Midway through the series, the event shifted venues from the Hammer Museum to the Academy of Motion Pictures Arts and Sciences to salute Vietnamese director and veteran of Vietnam’s film industry, Dang Nhat Minh. Minh was born in 1938 in the city of Hue and is renowned for films set amidst the backdrop of the Vietnam war as seen through the eyes of the Vietnamese. The evening’s feature presentation was Minh’s 2000 film, The Guava House, and in attendance were fellow cineastes Stephane Gauger, Le Thanh Son, Phan Dang Di and Nguyen Vinh Son who all participated in a roundtable discussion with host Phil Alden Robinson, the Academy’s Vice President and Governor. Minh made a thank you speech later on in the evening confessing he was surprised to have been selected for the great honor and never dreamed that it would happen. Furthermore, he didn’t see it as an honor solely for him, but for the entire film industry in Vietnam. A few other revelatory highlights from his speech:

*He developed his identity as filmmaker in an industry that had only produced 10-15 features a year.

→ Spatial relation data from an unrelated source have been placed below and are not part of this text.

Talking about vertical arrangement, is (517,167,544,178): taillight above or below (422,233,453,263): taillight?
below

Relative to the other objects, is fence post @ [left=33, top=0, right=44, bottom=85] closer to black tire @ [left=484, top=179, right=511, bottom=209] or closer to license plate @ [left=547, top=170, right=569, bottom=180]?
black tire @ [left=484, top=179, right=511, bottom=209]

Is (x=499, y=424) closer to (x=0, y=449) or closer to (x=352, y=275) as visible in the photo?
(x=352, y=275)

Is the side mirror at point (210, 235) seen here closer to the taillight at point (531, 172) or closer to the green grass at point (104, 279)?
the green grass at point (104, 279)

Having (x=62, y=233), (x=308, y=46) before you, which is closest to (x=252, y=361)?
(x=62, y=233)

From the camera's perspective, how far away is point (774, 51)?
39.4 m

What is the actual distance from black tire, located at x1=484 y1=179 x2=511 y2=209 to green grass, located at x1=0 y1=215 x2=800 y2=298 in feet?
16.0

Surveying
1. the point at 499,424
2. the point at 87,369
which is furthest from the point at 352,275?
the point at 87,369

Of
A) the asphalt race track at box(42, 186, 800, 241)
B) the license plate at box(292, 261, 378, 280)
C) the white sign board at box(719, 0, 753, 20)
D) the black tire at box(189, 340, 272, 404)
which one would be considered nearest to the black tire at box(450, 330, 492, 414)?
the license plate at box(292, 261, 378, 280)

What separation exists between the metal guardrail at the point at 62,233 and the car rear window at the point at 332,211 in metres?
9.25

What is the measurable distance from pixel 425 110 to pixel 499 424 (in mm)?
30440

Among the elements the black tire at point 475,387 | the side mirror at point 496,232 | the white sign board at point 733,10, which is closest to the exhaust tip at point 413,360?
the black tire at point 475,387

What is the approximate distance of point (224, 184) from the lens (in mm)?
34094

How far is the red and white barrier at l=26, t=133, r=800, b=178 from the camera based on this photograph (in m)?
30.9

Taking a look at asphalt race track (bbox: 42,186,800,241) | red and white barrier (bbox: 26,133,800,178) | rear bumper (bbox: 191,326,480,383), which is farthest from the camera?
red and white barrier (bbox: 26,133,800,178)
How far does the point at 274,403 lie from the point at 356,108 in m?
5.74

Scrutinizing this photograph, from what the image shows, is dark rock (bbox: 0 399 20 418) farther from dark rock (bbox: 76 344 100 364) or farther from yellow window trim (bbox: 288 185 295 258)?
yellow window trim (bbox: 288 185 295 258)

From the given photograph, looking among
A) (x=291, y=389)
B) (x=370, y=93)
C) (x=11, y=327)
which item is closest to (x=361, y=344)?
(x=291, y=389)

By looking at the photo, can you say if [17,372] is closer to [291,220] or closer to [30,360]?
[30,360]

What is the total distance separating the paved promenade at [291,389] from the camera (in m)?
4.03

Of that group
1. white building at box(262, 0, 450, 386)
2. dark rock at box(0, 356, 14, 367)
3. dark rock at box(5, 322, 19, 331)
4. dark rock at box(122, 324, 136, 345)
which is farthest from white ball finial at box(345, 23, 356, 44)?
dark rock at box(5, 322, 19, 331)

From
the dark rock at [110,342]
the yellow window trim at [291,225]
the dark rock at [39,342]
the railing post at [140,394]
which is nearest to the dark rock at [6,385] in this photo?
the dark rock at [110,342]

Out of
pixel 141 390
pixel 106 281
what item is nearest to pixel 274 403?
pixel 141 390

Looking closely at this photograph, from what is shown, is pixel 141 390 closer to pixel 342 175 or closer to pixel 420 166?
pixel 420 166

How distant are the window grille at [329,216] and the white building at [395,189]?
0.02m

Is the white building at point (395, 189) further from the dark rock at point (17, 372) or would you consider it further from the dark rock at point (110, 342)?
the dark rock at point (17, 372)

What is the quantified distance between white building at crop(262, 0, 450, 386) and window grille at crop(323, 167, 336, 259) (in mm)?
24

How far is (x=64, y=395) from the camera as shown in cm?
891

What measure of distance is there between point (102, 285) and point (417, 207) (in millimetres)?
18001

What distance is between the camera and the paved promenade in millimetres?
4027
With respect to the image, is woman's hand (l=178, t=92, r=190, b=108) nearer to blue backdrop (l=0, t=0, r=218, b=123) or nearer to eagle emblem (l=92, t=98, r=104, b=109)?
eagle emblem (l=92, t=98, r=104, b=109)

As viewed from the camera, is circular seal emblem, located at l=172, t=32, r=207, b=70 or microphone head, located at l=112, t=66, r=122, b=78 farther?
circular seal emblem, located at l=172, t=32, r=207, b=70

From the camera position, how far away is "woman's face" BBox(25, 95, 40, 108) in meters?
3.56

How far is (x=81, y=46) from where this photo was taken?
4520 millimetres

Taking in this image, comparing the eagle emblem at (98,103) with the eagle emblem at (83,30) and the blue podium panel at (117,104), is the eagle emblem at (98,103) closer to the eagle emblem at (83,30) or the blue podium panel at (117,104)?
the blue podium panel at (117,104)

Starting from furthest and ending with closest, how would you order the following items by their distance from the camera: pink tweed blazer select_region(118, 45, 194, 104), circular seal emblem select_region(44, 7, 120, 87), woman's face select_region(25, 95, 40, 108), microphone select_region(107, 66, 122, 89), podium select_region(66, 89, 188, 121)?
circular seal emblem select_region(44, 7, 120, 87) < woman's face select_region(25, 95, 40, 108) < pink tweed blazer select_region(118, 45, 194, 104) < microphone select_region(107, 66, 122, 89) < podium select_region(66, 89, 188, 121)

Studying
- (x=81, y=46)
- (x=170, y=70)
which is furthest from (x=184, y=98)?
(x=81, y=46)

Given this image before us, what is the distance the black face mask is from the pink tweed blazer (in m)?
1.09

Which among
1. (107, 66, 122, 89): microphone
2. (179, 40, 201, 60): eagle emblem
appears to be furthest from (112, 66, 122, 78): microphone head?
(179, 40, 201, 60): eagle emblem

*In the 1970s when he began making movies, the only film studio and distributor was the government, who provided funding to serve the national cause. As such, movies were not considered entertainment in the country.

*Now in 2010, much has changed considerably since the renovation towards a market economy. The government funds only one feature a year now. A private film industry has been established where 70% of films are now privately funded and distribution is 100% privately funded.

*Minh rarely watches his own films as he tends to only see the shortcomings in them. He doesn’t sees himself as an innovator of cinematic style—merely an honest storyteller. His sole concern is to tell the stories of his people.

The final film to cap off “New Voices from Vietnam” was Stephane Gauger’s The Owl and The Sparrow (2007). It is a Cassavetes-style, Shirley Temple-esque movie about three lonely, disparate characters in modern day Ho Chi Minh City. What happens when you take a zoo keeper, a flight attendant, and a meddling 10-year-old runaway and mix them together?  A saccharine induced movie just looking to pull at your heartstrings and appeal to the feel-good indie crowd. It’s charming, yeah. It’s sweet, yeah. It’s sentimental, yeah, but it truly remains a modest, predictable venture for this cinephile’s tastes and sensibilities. Cat Ly is still a stunning and convincing performer, however, and the captured sights and sounds of HCMC is a feast for the senses.

[1] Just to name a few for the sake of naming a few, reverence goes to the usual suspects of CCC: Tsai-Ming Liang, Hou Hsiao-hsien, Hirokazu Kore-eda, Carlos Reygadas, Lisondro Alonso, Apichapong Weerasethakul (but, please, just call him Joe).

Michelle Ton is a graduate student of Cinema and Media Studies in the Department of Film and Television at UCLA and is a first- time contributor to diaCRITICS. She lives and works in Los Angeles.